TEXTE À EXAMINER ::

╭──

D’une fermeture à l’autre, au gré des vagues de la COVID-19, Rémi Beaulieu n’a toujours pas digéré les incohérences de la Santé publique au plus fort de la pandémie, qui ont fait, selon lui, particulièrement mal aux petits commerces comme le sien. « J’avais développé une formule de repas, des sandwichs. Mais quand on a pu rouvrir, je devais garder ma salle à manger fermée. Pour moi, c’était un recul », dit-il.
Chaque année avant la pandémie, Rémi Beaulieu faisait de nouveaux investissements en immobilisation à La Crème Rit. La COVID-19 et son imprévisibilité lui ont coupé toute envie de la sorte, au point où son commerce, qu’il considérait jadis comme son « plan de retraite », aujourd’hui ne l’est plus. « Je me suis aperçu que je ne contrôlais pas tout. Je vais continuer de travailler, mais je n’ai plus le goût d’être entrepreneur », répète-t-il.
Histoire à succès
La Crème Rit a ouvert pour la première fois à l’été 1998. Rémi et sa conjointe de l’époque, Johanne Lebel, revenaient d’un peu de tourisme au Nouveau-Brunswick, où ils s’étaient arrêtés par hasard à Saint-Quentin, un village d’à peine 2000 âmes niché en pleine forêt au cœur des Appalaches. « Il y avait là-bas un beau petit bar laitier qui fonctionnait incroyablement. On s’était dit qu’un commerce comme celui-là marcherait certainement à Rivière-Ouelle. »

╰──

DONNÉES ENREGISTRÉES ::
╭──

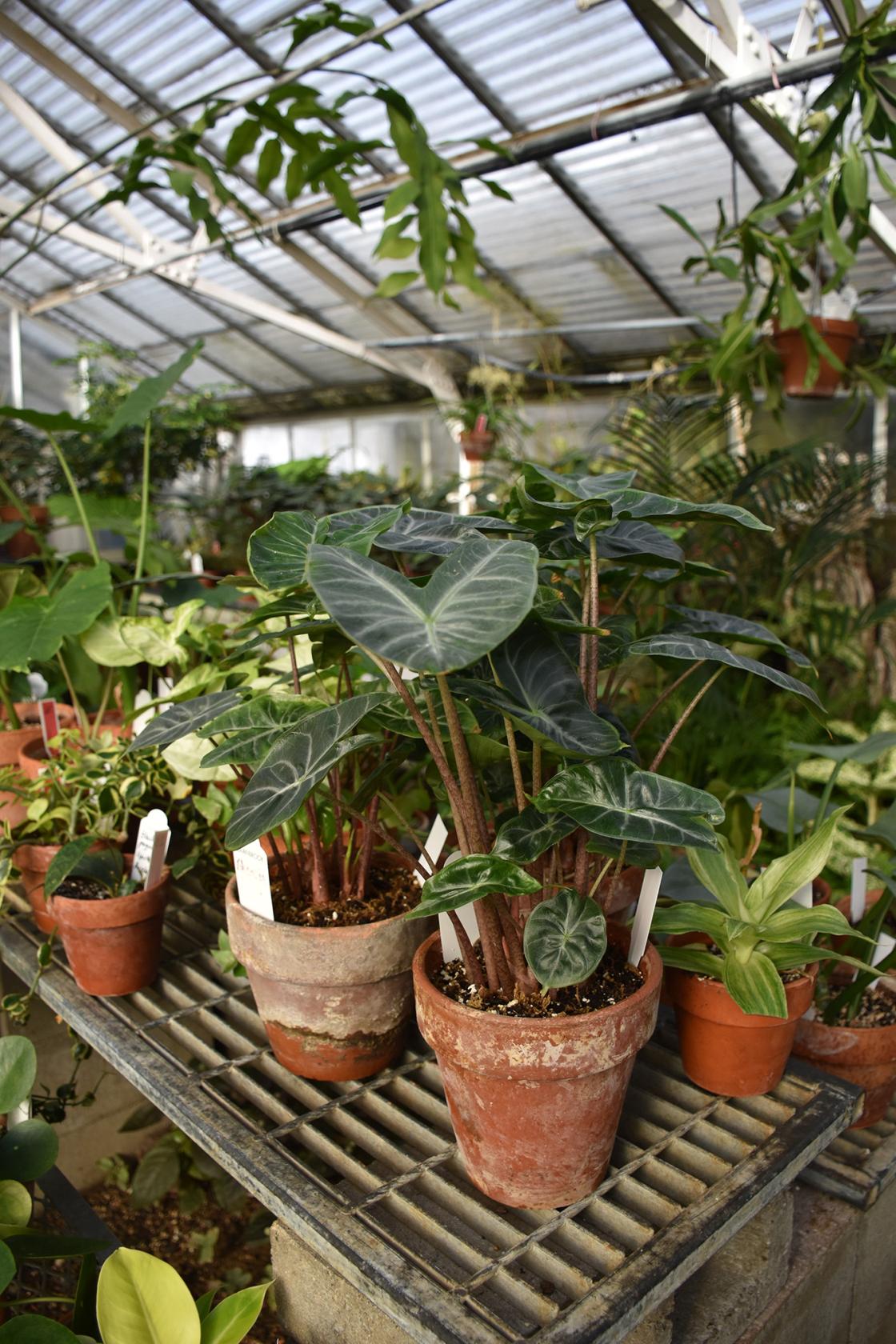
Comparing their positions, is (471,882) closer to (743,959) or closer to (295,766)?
(295,766)

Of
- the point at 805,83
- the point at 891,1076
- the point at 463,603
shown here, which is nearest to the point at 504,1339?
the point at 463,603

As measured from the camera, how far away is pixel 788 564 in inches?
110

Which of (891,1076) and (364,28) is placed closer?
(891,1076)

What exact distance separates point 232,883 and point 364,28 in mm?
2070

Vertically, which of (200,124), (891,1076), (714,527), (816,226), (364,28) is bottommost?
(891,1076)

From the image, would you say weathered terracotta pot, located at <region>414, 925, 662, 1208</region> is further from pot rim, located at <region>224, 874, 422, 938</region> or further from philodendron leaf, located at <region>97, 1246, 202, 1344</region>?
philodendron leaf, located at <region>97, 1246, 202, 1344</region>

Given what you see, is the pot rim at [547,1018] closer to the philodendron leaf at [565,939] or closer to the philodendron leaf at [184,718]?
the philodendron leaf at [565,939]

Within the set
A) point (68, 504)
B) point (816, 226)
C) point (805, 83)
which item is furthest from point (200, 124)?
point (805, 83)

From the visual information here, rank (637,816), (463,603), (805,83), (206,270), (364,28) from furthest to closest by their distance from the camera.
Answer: (206,270)
(805,83)
(364,28)
(637,816)
(463,603)

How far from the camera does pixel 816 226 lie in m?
2.19

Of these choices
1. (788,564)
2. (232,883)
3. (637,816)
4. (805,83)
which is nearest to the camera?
(637,816)

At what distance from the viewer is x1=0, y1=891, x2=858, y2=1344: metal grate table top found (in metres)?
0.84

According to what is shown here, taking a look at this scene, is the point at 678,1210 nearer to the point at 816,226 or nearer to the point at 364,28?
the point at 816,226

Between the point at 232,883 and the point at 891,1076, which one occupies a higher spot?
the point at 232,883
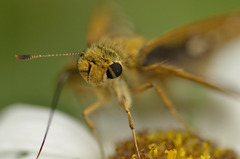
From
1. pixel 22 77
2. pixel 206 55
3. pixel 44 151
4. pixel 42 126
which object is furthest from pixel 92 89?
pixel 22 77

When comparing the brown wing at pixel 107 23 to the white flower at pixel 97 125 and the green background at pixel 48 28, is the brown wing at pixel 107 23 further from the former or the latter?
the white flower at pixel 97 125

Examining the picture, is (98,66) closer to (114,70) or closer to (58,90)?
(114,70)

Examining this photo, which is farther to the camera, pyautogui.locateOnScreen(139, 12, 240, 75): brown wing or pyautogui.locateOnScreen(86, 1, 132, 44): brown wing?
pyautogui.locateOnScreen(86, 1, 132, 44): brown wing

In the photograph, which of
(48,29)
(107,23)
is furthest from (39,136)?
(48,29)

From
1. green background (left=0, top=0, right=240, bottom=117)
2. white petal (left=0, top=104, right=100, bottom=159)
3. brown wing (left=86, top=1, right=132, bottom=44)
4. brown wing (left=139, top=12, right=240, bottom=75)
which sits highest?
green background (left=0, top=0, right=240, bottom=117)

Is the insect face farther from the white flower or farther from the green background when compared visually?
the green background

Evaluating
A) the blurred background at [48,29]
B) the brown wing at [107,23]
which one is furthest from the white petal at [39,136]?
the blurred background at [48,29]

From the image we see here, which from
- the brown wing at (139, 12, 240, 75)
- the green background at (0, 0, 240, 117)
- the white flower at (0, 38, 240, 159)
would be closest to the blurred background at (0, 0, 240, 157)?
the green background at (0, 0, 240, 117)
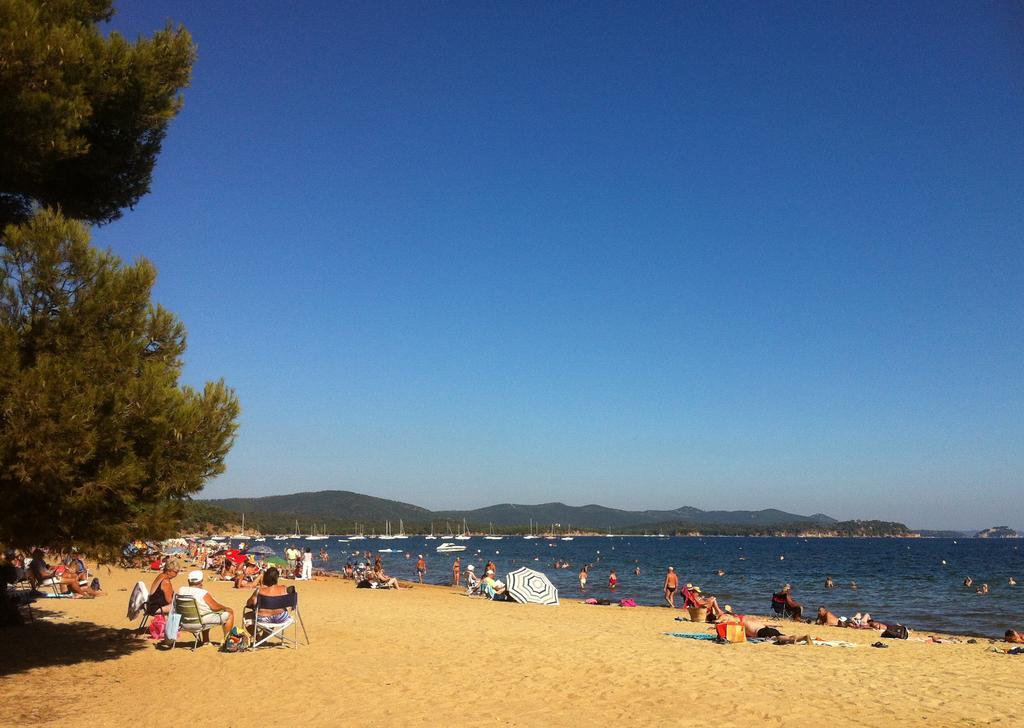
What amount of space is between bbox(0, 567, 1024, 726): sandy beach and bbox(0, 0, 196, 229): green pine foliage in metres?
5.66

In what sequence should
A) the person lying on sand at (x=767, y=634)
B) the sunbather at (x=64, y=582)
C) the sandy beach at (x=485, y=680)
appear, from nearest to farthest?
1. the sandy beach at (x=485, y=680)
2. the person lying on sand at (x=767, y=634)
3. the sunbather at (x=64, y=582)

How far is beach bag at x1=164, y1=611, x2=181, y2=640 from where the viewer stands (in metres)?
10.9

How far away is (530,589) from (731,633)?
360 inches

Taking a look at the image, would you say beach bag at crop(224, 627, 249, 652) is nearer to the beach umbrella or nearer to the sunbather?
the sunbather

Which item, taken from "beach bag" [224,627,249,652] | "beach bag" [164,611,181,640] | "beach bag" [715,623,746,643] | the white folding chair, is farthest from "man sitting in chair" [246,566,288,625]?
"beach bag" [715,623,746,643]

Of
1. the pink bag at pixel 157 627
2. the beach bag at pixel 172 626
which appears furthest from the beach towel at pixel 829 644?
the pink bag at pixel 157 627

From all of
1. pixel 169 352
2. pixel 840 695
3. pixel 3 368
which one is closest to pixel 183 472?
pixel 169 352

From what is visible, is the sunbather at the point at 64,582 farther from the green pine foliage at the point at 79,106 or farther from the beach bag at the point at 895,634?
the beach bag at the point at 895,634

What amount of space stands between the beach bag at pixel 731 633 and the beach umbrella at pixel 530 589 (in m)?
8.51

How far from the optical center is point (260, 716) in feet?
24.5

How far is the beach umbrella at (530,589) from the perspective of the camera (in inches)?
849

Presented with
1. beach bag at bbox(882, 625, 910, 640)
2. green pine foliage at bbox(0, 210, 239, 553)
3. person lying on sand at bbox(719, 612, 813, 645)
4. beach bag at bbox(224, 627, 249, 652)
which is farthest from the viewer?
beach bag at bbox(882, 625, 910, 640)


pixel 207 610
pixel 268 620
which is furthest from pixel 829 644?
pixel 207 610

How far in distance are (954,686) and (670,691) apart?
4005 mm
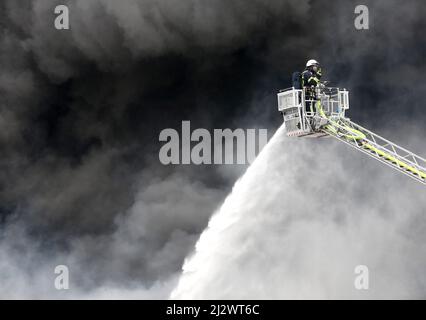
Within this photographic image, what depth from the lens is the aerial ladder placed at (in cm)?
4512

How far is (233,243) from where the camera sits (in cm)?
5578

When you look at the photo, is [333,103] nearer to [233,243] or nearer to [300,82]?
[300,82]

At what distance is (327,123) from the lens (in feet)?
149

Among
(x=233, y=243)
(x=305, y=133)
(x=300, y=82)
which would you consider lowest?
(x=233, y=243)

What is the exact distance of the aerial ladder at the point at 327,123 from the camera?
148ft

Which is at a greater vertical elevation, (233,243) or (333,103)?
(333,103)
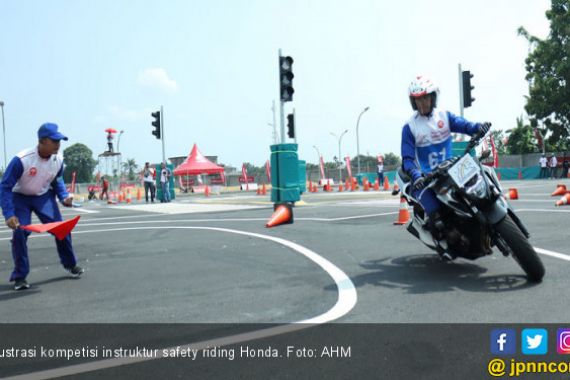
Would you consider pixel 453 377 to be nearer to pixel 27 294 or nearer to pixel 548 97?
pixel 27 294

╰──

TÂCHES ET EXERCICES ::
#1 D’après le texte sur La Crème Rit, à quel moment ce commerce a-t-il ouvert ses portes pour la première fois ?
#2 Indiquez si chacun des énoncés suivants concorde avec le texte sur La Crème Rit : (a) avant la pandémie, Rémi Beaulieu investissait chaque année en immobilisation dans son commerce ; (b) Rémi Beaulieu voit encore son commerce comme son plan de retraite ; (c) Saint-Quentin compte plus de 5000 habitants.
#3 Poursuivez le texte sur La Crème Rit à partir de sa dernière phrase.

RÉPONSES PAR TÂCHE ::
#1 À l’été 1998.

#2
(a) Oui : « Chaque année avant la pandémie, Rémi Beaulieu faisait de nouveaux investissements en immobilisation à La Crème Rit ».
(b) Non : « aujourd’hui ne l’est plus ».
(c) Non : « un village d’à peine 2000 âmes ».

#3
La Crème Rit a finalement vu le jour dans le même bâtiment que le Casse-croûte La Fringale, au cœur du village de Rivière-Ouelle. « On était à l’extrémité complètement, c’était tout petit. » Rémi et Johanne ont exploité le commerce à cet endroit durant trois étés, avant de déménager à l’adresse actuelle sur la route 132, au carrefour du Centre Thérèse-Martin et de la microbrasserie La Baleine Endiablée.
Rapidement, La Crème Rit s’est imposée comme un lieu de rassemblement incontournable dans la région, voire un commerce de destination. Les clients venaient de partout, au point où durant les meilleures années, lors des périodes de sécheresse, Rémi Beaulieu devait condamner ses toilettes qui à chaque chasse d’eau vidaient son puits et compromettaient le refroidissement de ses machines à crème glacée. « Quand l’aqueduc est arrivé, c’était une bénédiction. »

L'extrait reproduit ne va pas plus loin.